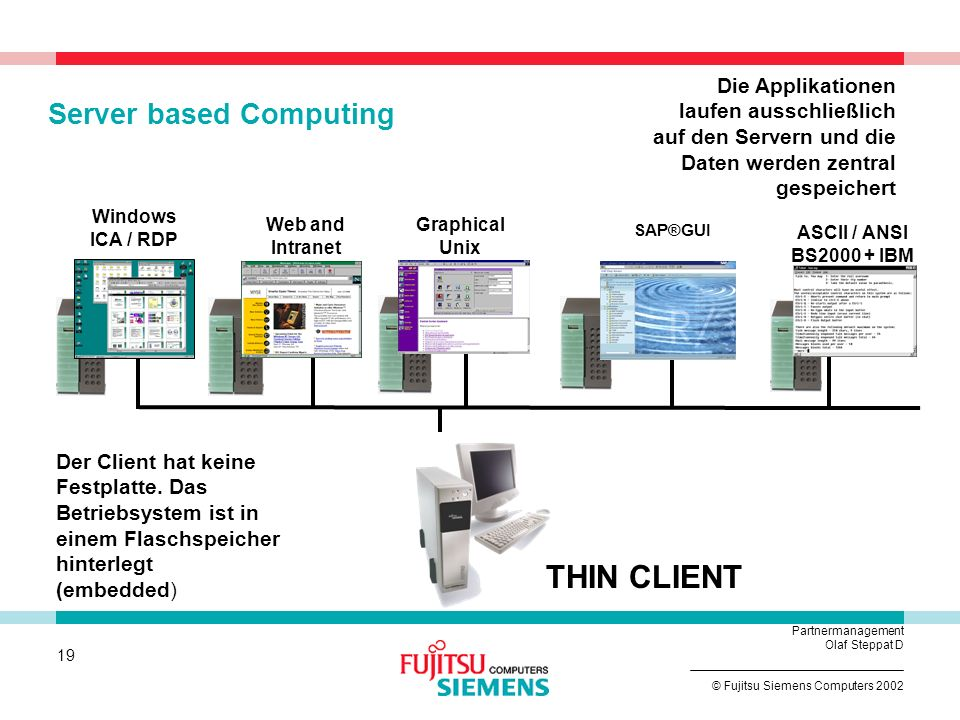 THIN CLIENT Server based Computing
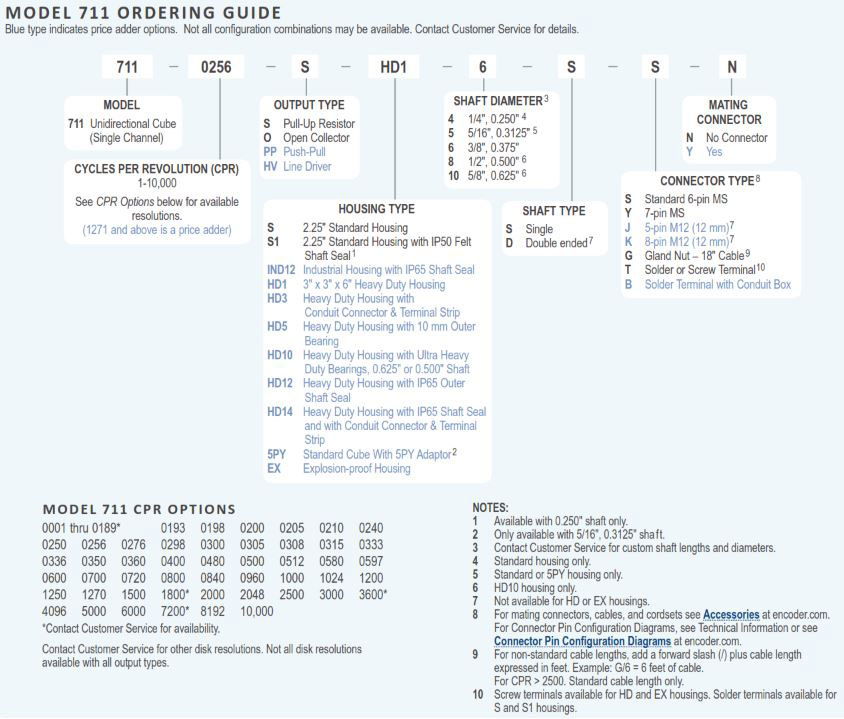 Encoder Products Model 711 Ordering Guide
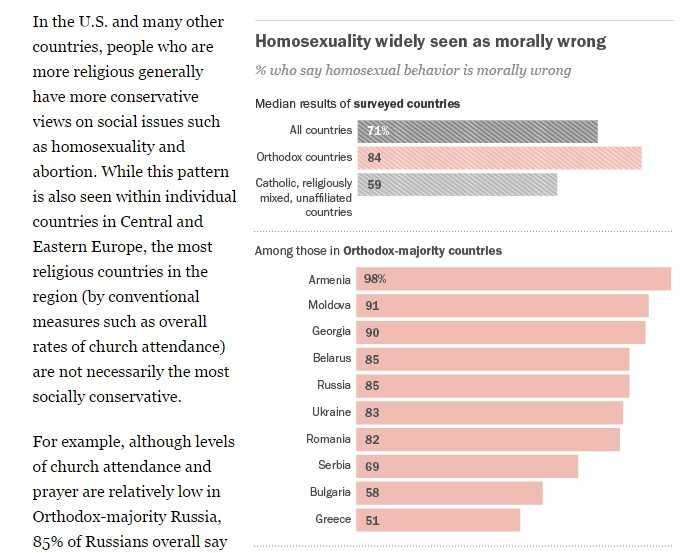 Studiu. Creștinismul ar face parte integrantă din IDENTITATEA românilor, care resping în proporții covârșitoare CĂSĂTORIILE HOMOSEXUALE. Ce se află, însă, dincolo de cifre?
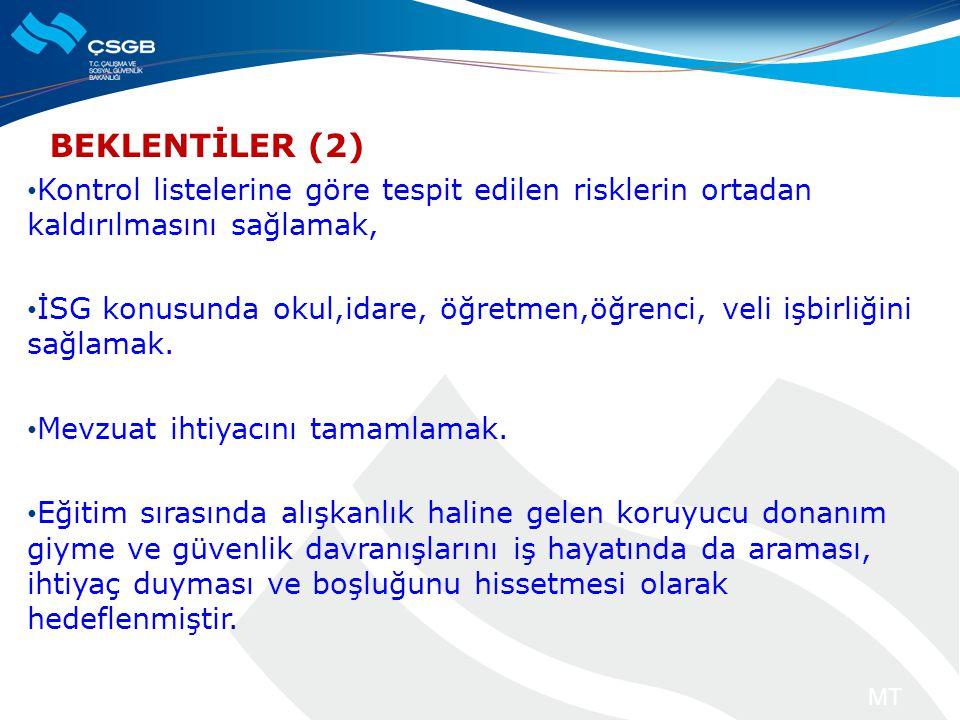 BEKLENTİLER (2) Kontrol listelerine göre tespit edilen risklerin ortadan kaldırılmasını sağlamak,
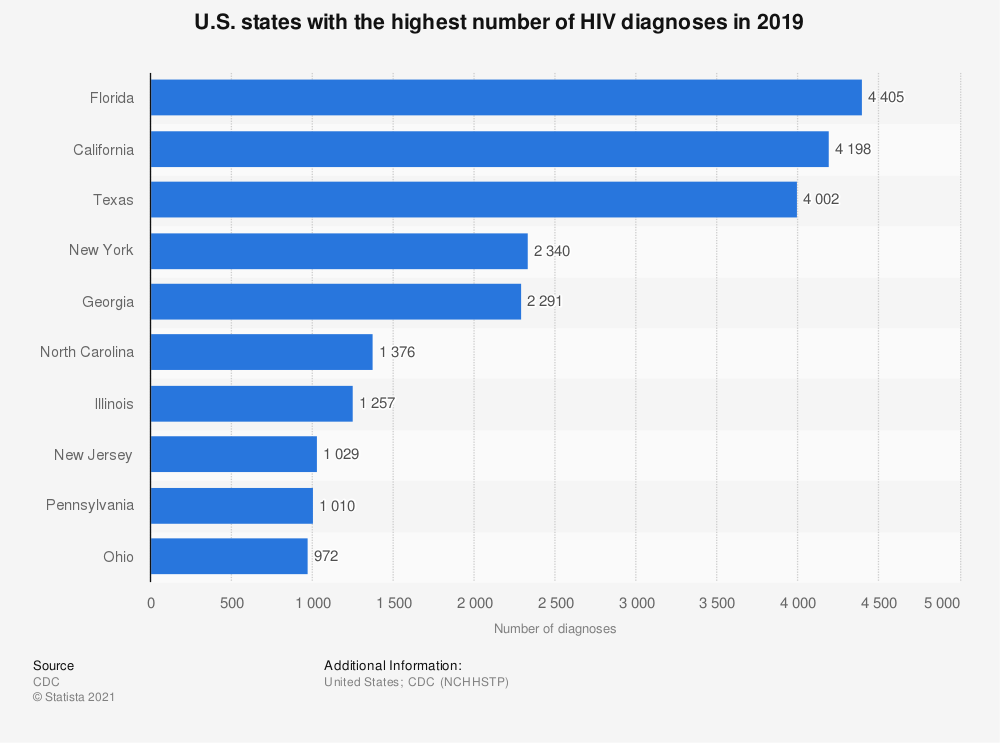 Statistic: U.S. states with the highest number of HIV diagnoses in 2016   Statista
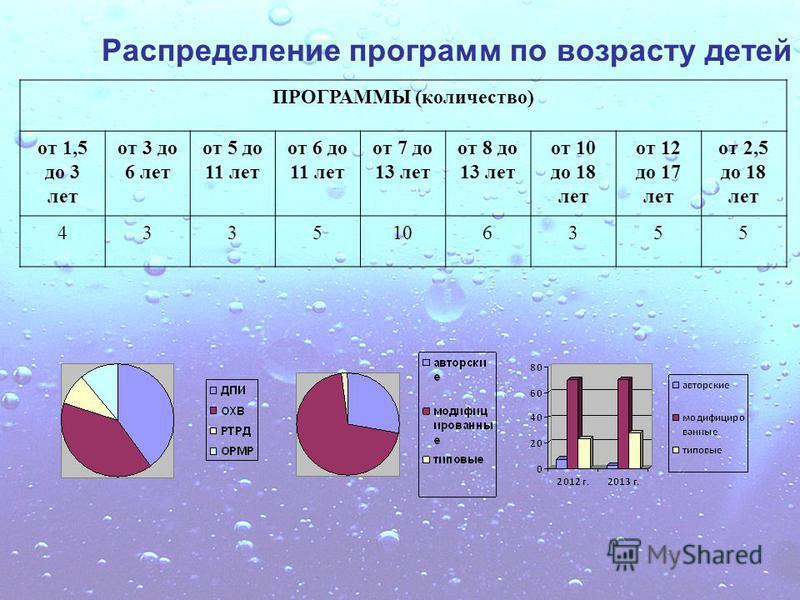 Распределение программ по возрасту детей ПРОГРАММЫ (количество) от 1,5 до 3 лет от 3 до 6 лет от 5 до 11 лет от 6 до 11 лет от 7 до 13 лет от 8 до 13 лет от 10 до 18 лет от 12 до 17 лет от 2,5 до 18 лет 4335106355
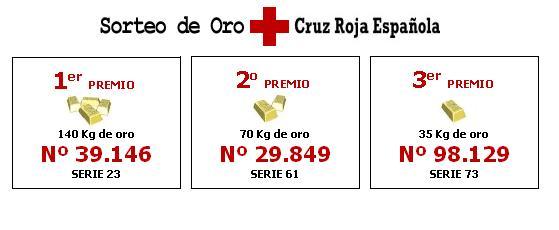 20070719211016-sorteo-oro-cruz-roja-2007.jpg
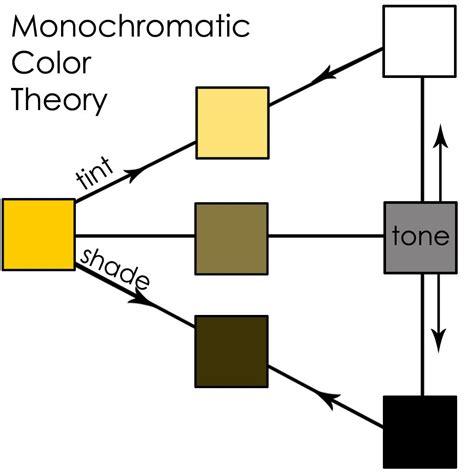 monochromatic color definition monochromatic color definition monochromatic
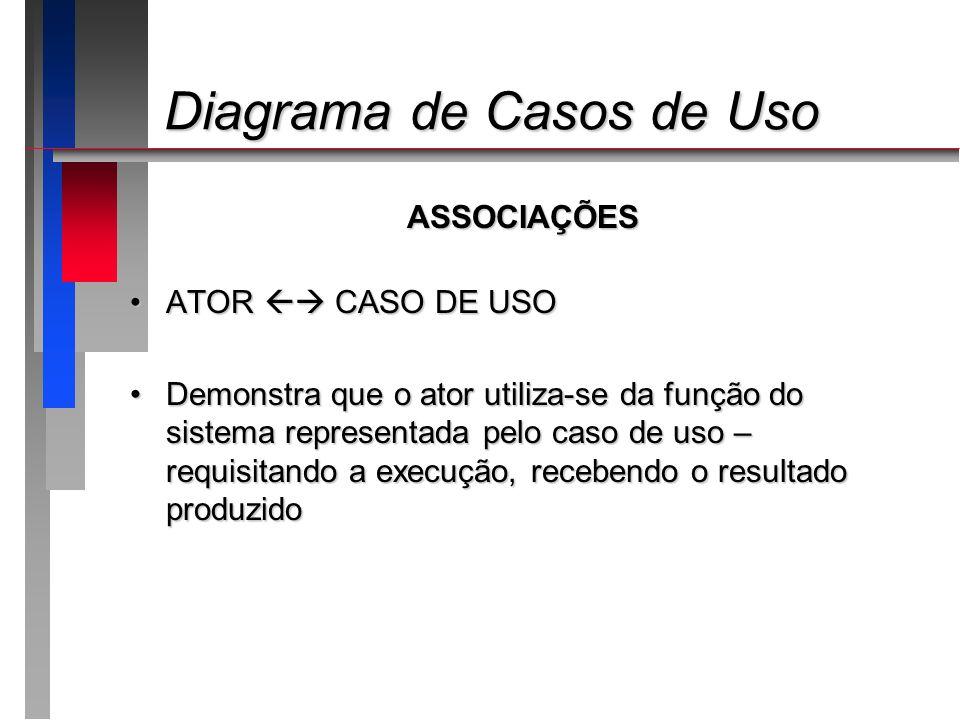 Diagrama de Casos de Uso Diagrama de Casos de Uso ASSOCIAÇÕES ATOR CASO DE USOATOR CASO DE USO Demonstra que o ator utiliza-se da função do sistema re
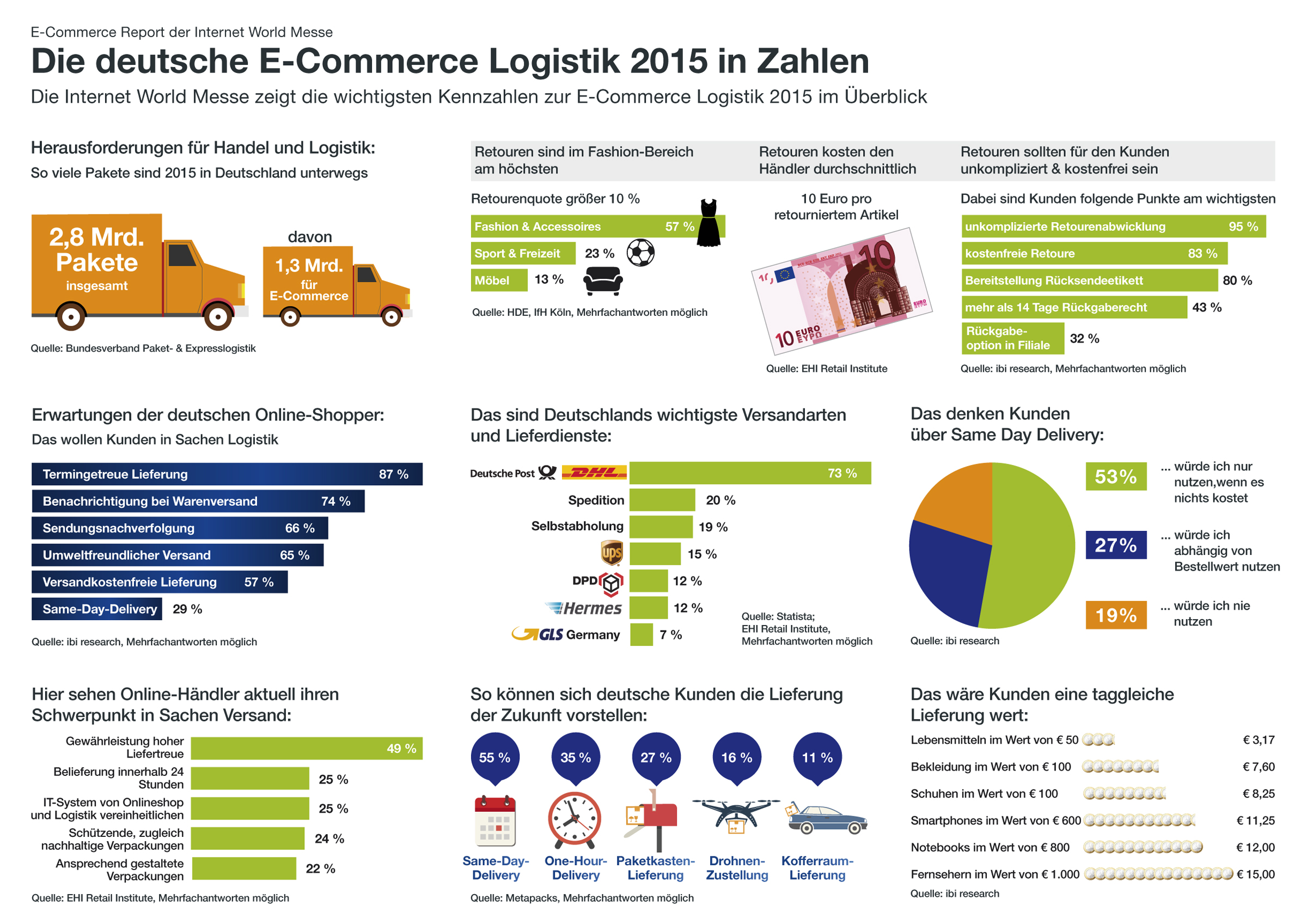 Infografik_Der deutsche Online-Versand 2015 in Zahlen_Copyright Internet World Messe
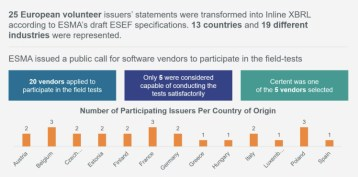 The Key To Inline Xbrl Sucess Preparing For Esma S Esf Mandate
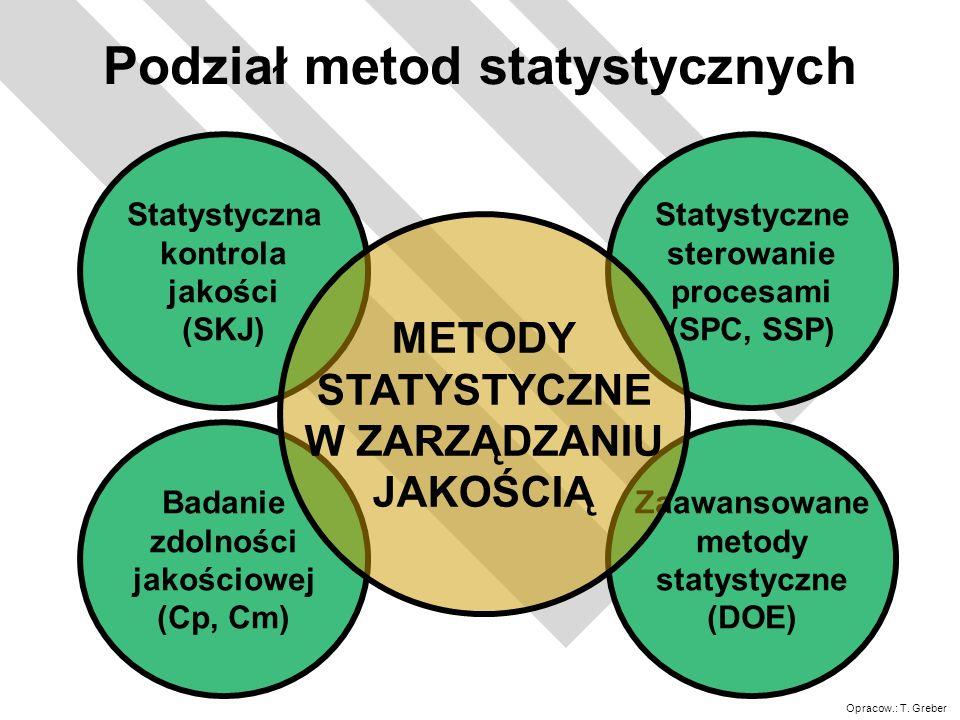 Podział metod statystycznych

**What is expected**
Please restate the whole listing exactly, without any of its pictures.

**Answer to the exercise**
 THIN CLIENT Server based Computing
 Encoder Products Model 711 Ordering Guide
 Studiu. Creștinismul ar face parte integrantă din IDENTITATEA românilor, care resping în proporții covârșitoare CĂSĂTORIILE HOMOSEXUALE. Ce se află, însă, dincolo de cifre?
 BEKLENTİLER (2) Kontrol listelerine göre tespit edilen risklerin ortadan kaldırılmasını sağlamak,
 Statistic: U.S. states with the highest number of HIV diagnoses in 2016   Statista
 Распределение программ по возрасту детей ПРОГРАММЫ (количество) от 1,5 до 3 лет от 3 до 6 лет от 5 до 11 лет от 6 до 11 лет от 7 до 13 лет от 8 до 13 лет от 10 до 18 лет от 12 до 17 лет от 2,5 до 18 лет 4335106355
 20070719211016-sorteo-oro-cruz-roja-2007.jpg
 monochromatic color definition monochromatic color definition monochromatic
 Diagrama de Casos de Uso Diagrama de Casos de Uso ASSOCIAÇÕES ATOR CASO DE USOATOR CASO DE USO Demonstra que o ator utiliza-se da função do sistema re
 Infografik_Der deutsche Online-Versand 2015 in Zahlen_Copyright Internet World Messe
 The Key To Inline Xbrl Sucess Preparing For Esma S Esf Mandate
 Podział metod statystycznych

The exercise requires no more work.